Your body makes antibodies to foreign invaders, which are distinguished from your own cells bythe antigens on the foreign invader. When a foreign antigen is detected, the antibody that corresponds to that antigen attaches itself to the antigen and destroys the cell. This is how your body protects you. And, when you’re pregnant, these antibodies pass across the placenta into your baby to protect him/her also. If your baby’s blood has an antigen on it that your blood doesn’t (so your blood type is O and/or “negative”), antibodies made by your body to protect you cross into your baby, see your baby’s blood antigen, think this is a foreign invader, and attach to your baby’s red blood cells to break them apart. This increases the amount of bilirubin spilled into your baby’s blood stream, leading to higher levels of bilirubin much earlier than usual. This condition is potentially dangerous to your baby and must be monitored very closely.

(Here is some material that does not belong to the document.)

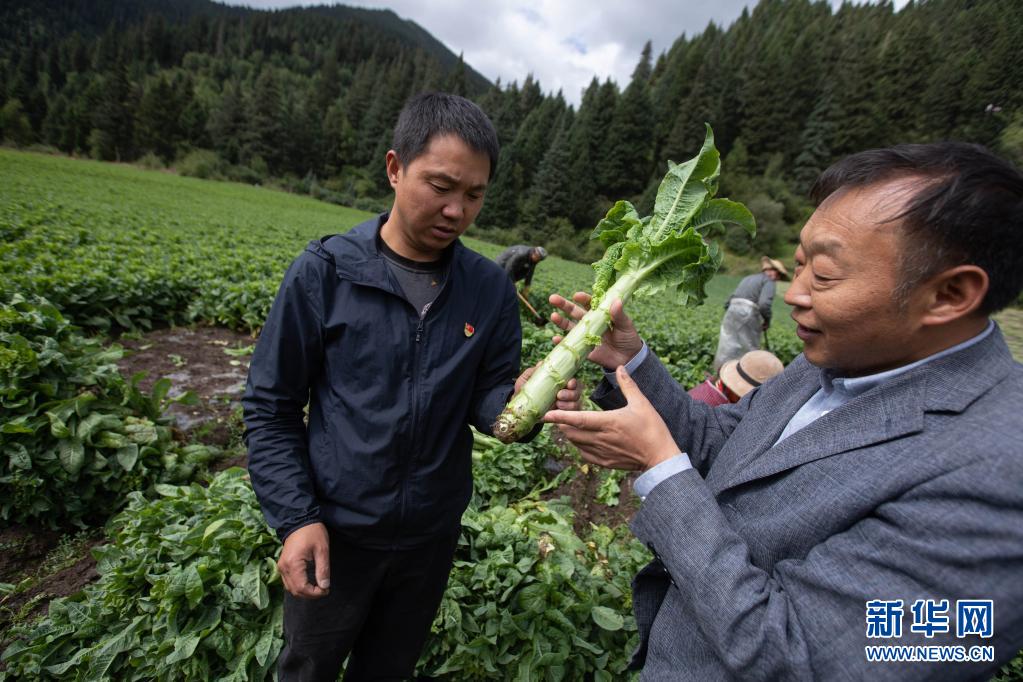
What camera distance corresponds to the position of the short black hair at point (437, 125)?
212cm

- Inherited blood cell defects – Some rare types of inherited red blood cell abnormalities can also cause your baby’s red blood cells to break down faster and in greater numbers than usual, leading to hyperbilirubinemia. Two main categories of abnormalities are: 1) enzyme defects; and 2) membrane defects. Enzyme defects, such as G-6-PD deficiency, occur more often in certain ethnic groups. Membrane defects, such as spherocytosis, result in red blood cells that are abnormally shaped. Because these types of abnormalities are inherited, there may be a family history of anemia or hyperbilirubinemia.
Breastmilk Jaundice.
As mentioned above, there are many factors present only in the newborn baby that actually work to create and preserve elevated levels of bilirubin in the blood. This observation has led many experts to believe that some degree of hyperbilirubinemia is actually a good thing. It is known that substances in breastmilk help to potentiate this hyperbilirubinemia. Some women’s milk has even more of these substances than usual such that their babies stay visibly jaundiced for longer period of time – sometimes up to several months. This is called “breastmilk jaundice.” While it is a totally normal condition, tests must be performed to be certain. Breastfeeding should not be stopped because of breastmilk jaundice.
For the vast majority of babies – both premature and term – their hyperbilirubinemia is not the result on any lifelong abnormality and will resolve quickly without any residual after-effect, never to return again. If you have questions, be sure to ask your neonatologist or pediatrician.